Mais lorsque Durruti meurt, Ruano semble donner libre cours à des penchants qui heurtent la morale anarchiste. Il va trahir la confiance placée en lui en faisant placarder un avis ordonnant aux villageois de la zone de guerre d’apporter sous 48 heures au QG tout l’argent qu’ils possèdent, sous peine de représailles. Cela ressemble fort à un rançonnement de la population. Cet impair, ajouté aux exécutions de miliciens, et à une autre attaque désastreuse à Velilla de Ebro vont entraîner sa convocation à Barcelone, le 18 décembre, pour rendre des comptes devant la CNT. Et quand celle-ci envoie, début janvier 1937, le sergent Manzana remplacer Ruano et renouveler le Comité de guerre de l’Argentin, la colonne est en pleine crise : le moral des troupes est au plus bas, plusieurs centuries résistent toujours à la militarisation en cours, et près de 1000 miliciens ont annoncé leur départ. Après son éviction de la colonne, on retrouvera encore ce jeune Argentin sur les barricades de Barcelone en mai 37, puis sa trace se perdra.

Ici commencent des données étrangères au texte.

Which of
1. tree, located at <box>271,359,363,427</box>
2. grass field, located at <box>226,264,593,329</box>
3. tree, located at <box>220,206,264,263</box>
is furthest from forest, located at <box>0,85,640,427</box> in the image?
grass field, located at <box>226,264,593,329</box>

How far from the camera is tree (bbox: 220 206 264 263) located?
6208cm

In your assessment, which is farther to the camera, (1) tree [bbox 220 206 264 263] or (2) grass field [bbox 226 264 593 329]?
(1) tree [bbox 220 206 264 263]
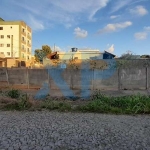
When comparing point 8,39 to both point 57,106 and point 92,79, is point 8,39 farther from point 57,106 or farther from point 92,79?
point 57,106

Quarante ans après les faits, les souvenirs de Gimenez se télescopent, ce qui est bien normal. Mais c’est après le récit de la bataille du 17 octobre 1936 que les erreurs chronologiques apparaissent dans son manuscrit. Alors on peut penser que le désastre de Perdiguera marque un tournant symbolique pour notre auteur, qu’il clôt une période où tous les espoirs étaient permis. Ensuite, Antonio Gimenez est tenaillé - comme beaucoup d’autres miliciens - par le sentiment que les dirigeants anarchistes ne soutiennent plus l’action des milices sur le front d’Aragon. La désillusion qui en résulte se cristallise peut-être dans cette défaite où sont tombés tant de ses amis, au point qu’il en arrive à concevoir l’idée terrible de la trahison du commandement anarchiste. L’individu qui incarna cela est Lucio Ruano, peut-être parce que lui-même était allé assez loin dans le mépris de certains principes anarchistes, bien qu’il ne fût pas le seul dans ce cas.